Niet alleen bekleed wordt er, maar ook gezegend met handen en volgende week wordt er ook nog beademd. Het zijn fysieke beelden om iets spiritueels uit te drukken. Hemel en aarde hebben elkaar nodig en zijn er voor elkaar. De mens kan niet zonder ‘dat van God’, anders gaat hij zichzelf te groot vinden. Maar mensen kunnen ook veel zelf zonder op schoot te blijven zitten bij vader God of vriend Jezus. Het gaat om een evenwicht. Zoals een boom moet ook een mens zijn: reikend naar de hemel, die niet vergetend, maar wortelend en stevig staand in de aarde.
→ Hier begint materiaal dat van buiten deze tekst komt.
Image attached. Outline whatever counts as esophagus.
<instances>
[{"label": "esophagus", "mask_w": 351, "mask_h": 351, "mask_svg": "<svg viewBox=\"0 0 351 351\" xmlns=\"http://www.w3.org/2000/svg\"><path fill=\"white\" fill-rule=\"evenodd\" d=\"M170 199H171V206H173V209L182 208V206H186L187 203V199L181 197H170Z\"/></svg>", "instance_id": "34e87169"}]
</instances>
Aanwijzingen voor de liturgie

Ik zou beide gedeeltes lezen, dat uit Genesis en dat uit Lucas. Overwogen kan worden om ook 2 Korintiërs 5 te lezen. Gezang 205 (Tt) past er mooi bij; Psalm 27; Gezang 235 (Lvdk), maar meer nog Gezang 234 (Lvdk) waar God ook eens wordt vergeleken met een moeder. Eigenlijk mag Gezang 489 (Lvdk) ook niet ontbreken.

Geraadpleegde literatuur

Huub Oosterhuis (red.), En al mijn levensdagen stonden in uw boek, Utrecht 1995.